TASK OBJECTIVE: Return the records from the first line through the line containing "Kompatibilitetsoplysninger, Objektiv, α-digitalkamera", and leave out the pictures.

RECORDS:

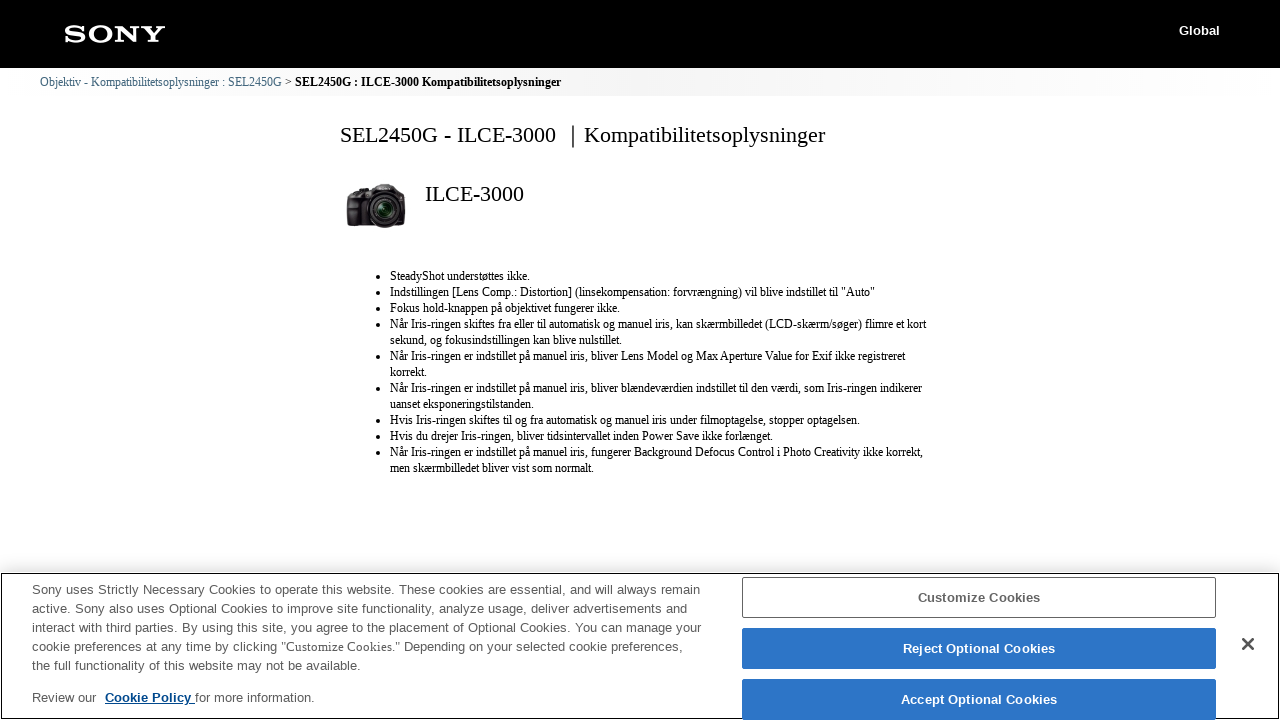

--- FILE ---
content_type: text/html; charset=UTF-8
request_url: https://support.d-imaging.sony.co.jp/www/cscs/lens_body/detail.php?prdct_name=SEL2450G&rel_prdct_name=ILCE-3000&lang=da&area=eu
body_size: 4853
content:

<!doctype html>
<html lang="da">
<head>
<meta charset="UTF-8">
<meta name="viewport" content="width=device-width,initial-scale=1">
<meta name="keywords" content="Sony, Support, DSLR, SEL2450G, ILCE-3000, Kompatibilitetsoplysninger, Objektiv, α-digitalkamera med udskifteligt objektiv">
<meta name="description" content="Du kan kontrollere hvilke objektiver, som er kompatible med Sony α-digitalkameraer med udskifteligt objektiv.">
<meta http-equiv="X-UA-Compatible" content="IE=edge">
<meta http-equiv="cache-control" content="no-cache">
<title>SEL2450G - ILCE-3000 ｜Kompatibilitetsoplysninger</title>
<!-- d-imaging.sony.co.jp に対する OneTrust Cookie 同意通知の始点 -->
<script type="text/javascript" src="https://cdn.cookielaw.org/consent/d5d0bcbd-5cc7-4b43-b8eb-7dc234591e6d/OtAutoBlock.js" ></script>
<script src="https://cdn.cookielaw.org/consent/d5d0bcbd-5cc7-4b43-b8eb-7dc234591e6d/otSDKStub.js"  type="text/javascript" charset="UTF-8" data-domain-script="d5d0bcbd-5cc7-4b43-b8eb-7dc234591e6d" ></script>
<script type="text/javascript">
function OptanonWrapper() { }
</script>
<!-- d-imaging.sony.co.jp に対する OneTrust Cookie 同意通知の終点 -->
<link rel="stylesheet" media="all" type="text/css" href="./css/common.css">
<link rel="stylesheet" media="all" type="text/css" href="./css/base.css">
<link rel="stylesheet" media="all" type="text/css" href="./css/tile.css">
<link rel="stylesheet" media="all" type="text/css" href="./css/detail.css">
<link rel="shortcut icon" href="./image/icn_favicon.ico">
<link rel="stylesheet" media="all" type="text/css" href="../common/css/lens_selector.css">
<link rel="stylesheet" media="all" type="text/css" href="css/list.css">
<style>
body{
	font-size: 75%;
	line-height: 1.4;
	}
</style>


<script src="https://assets.adobedtm.com/fd726ea3e9a7/d5e7f957a30f/launch-757c9e128c6b.min.js" async></script>
<script src="/share/js/jquery.min.js" type="text/javascript"></script>
<script src="js/detail.js"></script>

<script>
$("document").ready(function(){
	mount_adapter_act();
});
</script>



</head>

<body class="no-js detail_body">
<div class='cover'></div>
<!-- begin header -->

<header>
	<div id="tmpl_header_wrapper">
		<div id="tmpl_header">
			<h1 id="tmpl_SonyLogo"> <img alt="SONY" src="./image/h1_sonylogo_x2.gif"> </h1>
			<div id="tmpl_siteLogo">Global</div>
		</div>
	</div>
</header>

<!-- begin breadcrumbs -->
<nav class="breadcrumbs" aria-label="breadcrumb">
	<ol class="breadcrumbs-inner">
		<li><a href="./?area=eu&lang=da&mdl=SEL2450G">Objektiv - Kompatibilitetsoplysninger : SEL2450G</a></li>
        <li>SEL2450G : ILCE-3000 Kompatibilitetsoplysninger</li>
	</ol>
</nav>
<!-- end breadcrumbs -->


<main id="main">
<h1 class="ttl">
SEL2450G - ILCE-3000 ｜Kompatibilitetsoplysninger</h1>
<!-- end header -->

<div id="loading_cnt">
<div class='detail_product_image'> <img class='detail_product' src='../common/product_image/small/ILCE-3000.jpg' alt=''> </div><div class='detail_top'><p class='detail_title'>ILCE-3000</p><div class='detail_sub_title'></div></div><button class='detail_close'><img src='./image/close.png' alt='close'></button><div class='detail_sample_photo'></div><div class='detail_product_notes'><ul><li>SteadyShot understøttes ikke.</li><li>Indstillingen [Lens Comp.: Distortion] (linsekompensation: forvrængning) vil blive indstillet til "Auto"</li><li>Fokus hold-knappen på objektivet fungerer ikke.</li><li>Når Iris-ringen skiftes fra eller til automatisk og manuel iris, kan skærmbilledet (LCD-skærm/søger) flimre et kort sekund, og fokusindstillingen kan blive nulstillet.</li><li>Når Iris-ringen er indstillet på manuel iris, bliver Lens Model og Max Aperture Value for Exif ikke registreret korrekt.</li><li>Når Iris-ringen er indstillet på manuel iris, bliver blændeværdien indstillet til den værdi, som Iris-ringen indikerer uanset eksponeringstilstanden.</li><li>Hvis Iris-ringen skiftes til og fra automatisk og manuel iris under filmoptagelse, stopper optagelsen.</li><li>Hvis du drejer Iris-ringen, bliver tidsintervallet inden Power Save ikke forlænget.</li><li>Når Iris-ringen er indstillet på manuel iris, fungerer Background Defocus Control i Photo Creativity ikke korrekt, men skærmbilledet bliver vist som normalt.</li></ul></div><div class='detail_link'></div></div>
</main>
<!-- begin footer -->
<footer>
	<div id="tmpl_footer_wrapper">
		<div class="tmpl_font_normal" id="tmpl_footer" style="visibility:">
			<nav>
				<ul>
										<li id="tmpl_termsOfUse"> <a href="http://www.sony.net/copyright/" target="_blank">Terms of Use</a> </li>
					<li id="tmpl_about"> <a href="http://www.sony.net/SonyInfo/SupportAll/" target="_blank">Contact Us</a> </li>
									</ul>
				<div id="tmpl_copyright">Copyright 2026 Sony Corporation</div>
			</nav>
		</div>
	</div>
</footer>
<!-- end footer -->






</body>
</html>
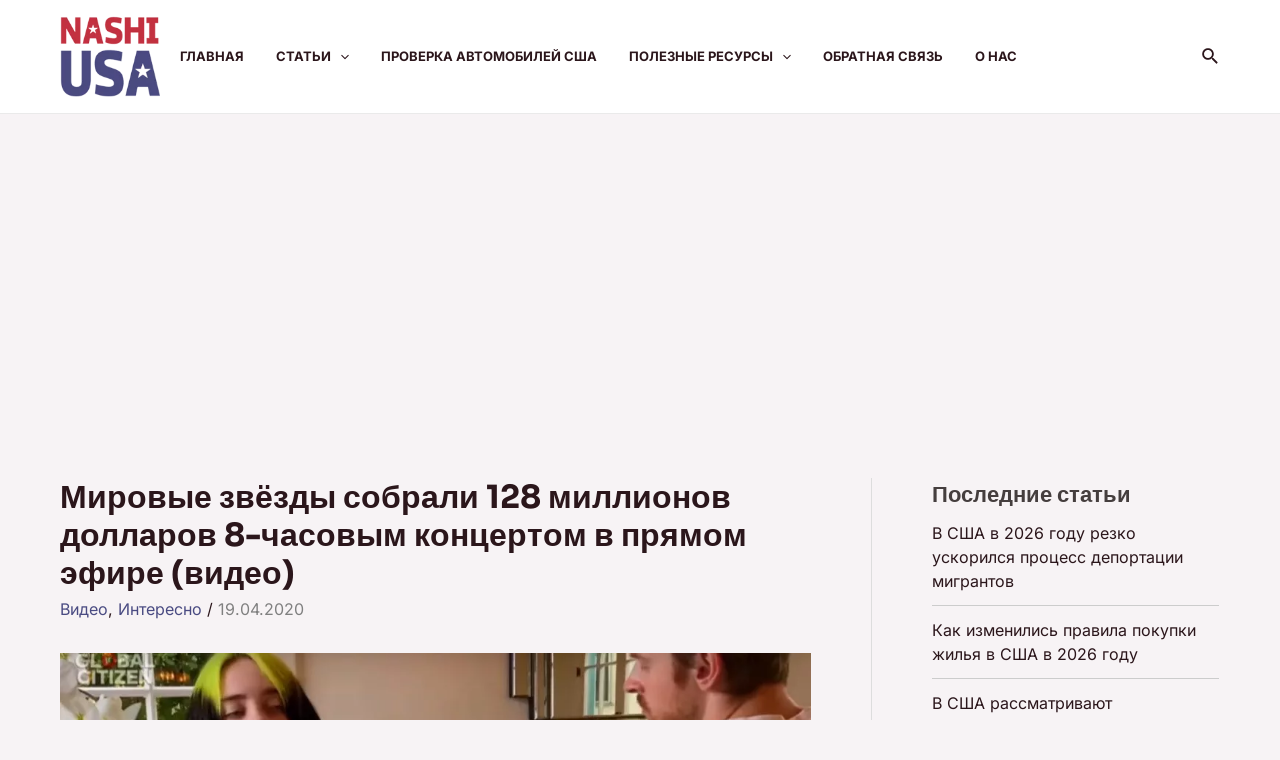

--- FILE ---
content_type: text/html; charset=utf-8
request_url: https://www.google.com/recaptcha/api2/aframe
body_size: 268
content:
<!DOCTYPE HTML><html><head><meta http-equiv="content-type" content="text/html; charset=UTF-8"></head><body><script nonce="K9H5A5Ww6KQ5tMATpgT33A">/** Anti-fraud and anti-abuse applications only. See google.com/recaptcha */ try{var clients={'sodar':'https://pagead2.googlesyndication.com/pagead/sodar?'};window.addEventListener("message",function(a){try{if(a.source===window.parent){var b=JSON.parse(a.data);var c=clients[b['id']];if(c){var d=document.createElement('img');d.src=c+b['params']+'&rc='+(localStorage.getItem("rc::a")?sessionStorage.getItem("rc::b"):"");window.document.body.appendChild(d);sessionStorage.setItem("rc::e",parseInt(sessionStorage.getItem("rc::e")||0)+1);localStorage.setItem("rc::h",'1768753882695');}}}catch(b){}});window.parent.postMessage("_grecaptcha_ready", "*");}catch(b){}</script></body></html>

--- FILE ---
content_type: text/javascript
request_url: https://nashiusa.com/wp-content/plugins/vin-check/assets/script.js
body_size: -143
content:
jQuery(document).ready(function($) {
    $('#vin').keyup(function() {
        var vin = $('#vin').val().replace(/o/ig, "0");
        if (vin.length == 17) {
            try {
                href = $('#vin-check-carvertical a').attr('href').substring(0, $('#vin-check-carvertical a').attr('href').indexOf('vin=') + 4) + vin;
                links = $('.vin-link').attr('href', 'https://avtostat.com/proverka-avto?vin=' + vin);
                $('#vin-check-carvertical a').attr('href', href);
                $('#carvertical').val(vin);
            } catch (error) {

            }

        }
        if (vin.length == 0) {
            href = $('#vin-check-carvertical a').attr('href').substring(0, $('#vin-check-carvertical a').attr('href').indexOf('vin=') + 4) + vin;
            links = $('.vin-link').attr('href', 'https://avtostat.com/proverka-avto');
            $('#vin-check-carvertical a').attr('href', href);
        }
    });
    $('#carvertical').keyup(function() {
        var vin = $('#carvertical').val().replace(/o/ig, "0");
        if (vin.length == 17) {
            href = $('#vin-check-carvertical a').attr('href').substring(0, $('#vin-check-carvertical a').attr('href').indexOf('vin=') + 4) + vin;
            $('#vin-check-carvertical a').attr('href', href);
        }
        if (vin.length == 0) {
            href = $('#vin-check-carvertical a').attr('href').substring(0, $('#vin-check-carvertical a').attr('href').indexOf('vin=') + 4) + vin;
            $('#vin-check-carvertical a').attr('href', href);
        }
    });
});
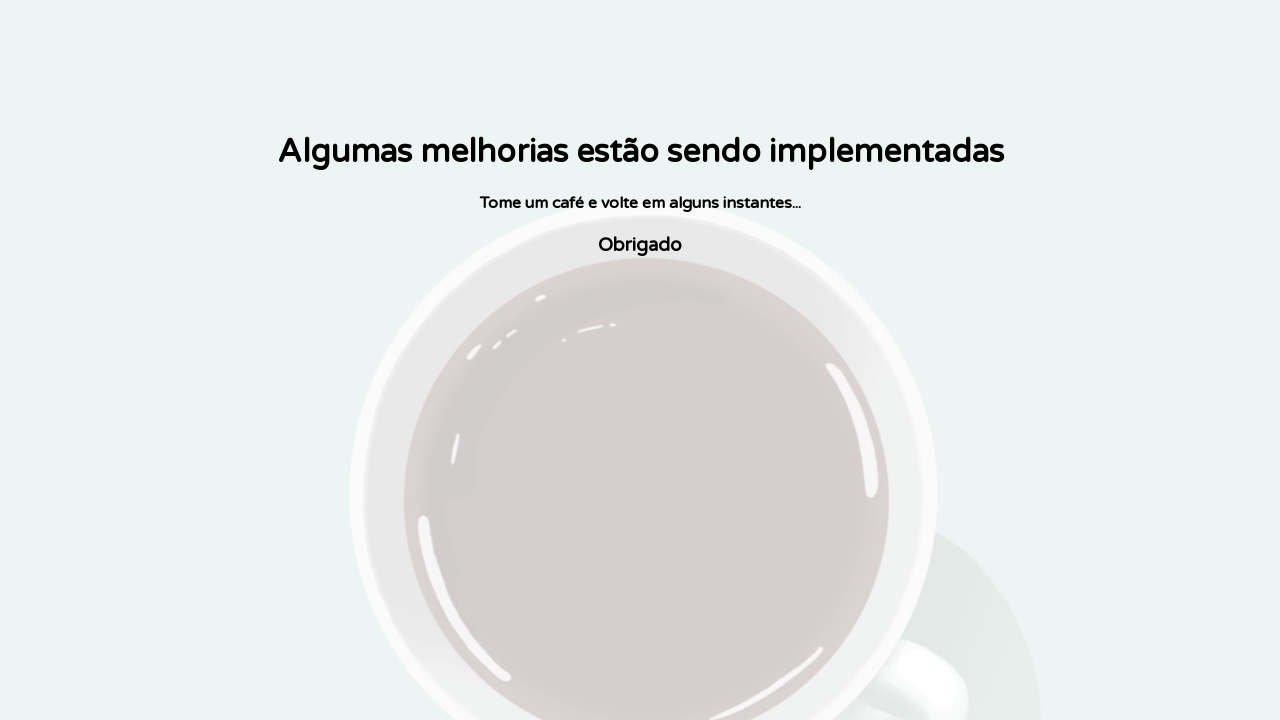

--- FILE ---
content_type: text/html; charset=UTF-8
request_url: https://evomel.com.br/produto/sabonetes-liquidos-argila-verde/
body_size: 1608
content:
<!DOCTYPE html>
<html lang="pt-BR" prefix="og: https://ogp.me/ns#">
<head>
    <meta charset="UTF-8"/>
    <meta name="viewport" content="width=device-width, initial-scale=1"/>
    <meta http-equiv="Cache-Control" content="no-cache"/>

    <link rel="profile" href="http://gmpg.org/xfn/11"/>
    <link rel="pingback" href="https://evomel.com.br/wp/xmlrpc.php"/>
    <link href='//fonts.googleapis.com/css?family=Varela+Round' rel='stylesheet' type='text/css'/>

    <script src="https://ajax.googleapis.com/ajax/libs/jquery/1.12.4/jquery.min.js"></script>

    <title>Produtos naturais e suplementos alimentares da melhor qualidade</title>

    <style>
        body {
            border: 0;
            margin: 0;
            padding: 0;
        }

        .absolute{
	background-image: url('https://evomel.com.br/wp/wp-content/plugins/wp-manutencao/public/images/coffe.gif');
	background-repeat: no-repeat;
	background-size: cover;
	background-position: center top;
	height: 100%;
	width: 100%;
	position: absolute;
	top: 0;
	left: 0;
	opacity: 0.2;					
}
.container{
	position: relative;
}
.wrap{
	padding: 2em;
	margin: 5em 0 0 0;
	text-align: center;
	font-family: 'Varela Round', sans-serif;
	max-width: 100%;
	line-height: normal;
}    </style>
</head>
<body>
<div class='absolute'></div>				
<div class='container'>
	<div class='wrap'>
		<h1>Algumas melhorias estão sendo implementadas</h1>
		<h4>Tome um café e volte em alguns instantes...</h4>
		<h3>Obrigado</h3>
	</div>
</div>
<script>jQuery(document).ready(function($) {

});</script>
</body>
</html>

RESPONSE AREA:
--- FILE ---
content_type: text/html; charset=UTF-8
request_url: https://support.d-imaging.sony.co.jp/www/cscs/lens_body/detail.php?prdct_name=SEL2450G&rel_prdct_name=ILCE-3000&lang=da&area=eu
body_size: 4853
content:

<!doctype html>
<html lang="da">
<head>
<meta charset="UTF-8">
<meta name="viewport" content="width=device-width,initial-scale=1">
<meta name="keywords" content="Sony, Support, DSLR, SEL2450G, ILCE-3000, Kompatibilitetsoplysninger, Objektiv, α-digitalkamera med udskifteligt objektiv">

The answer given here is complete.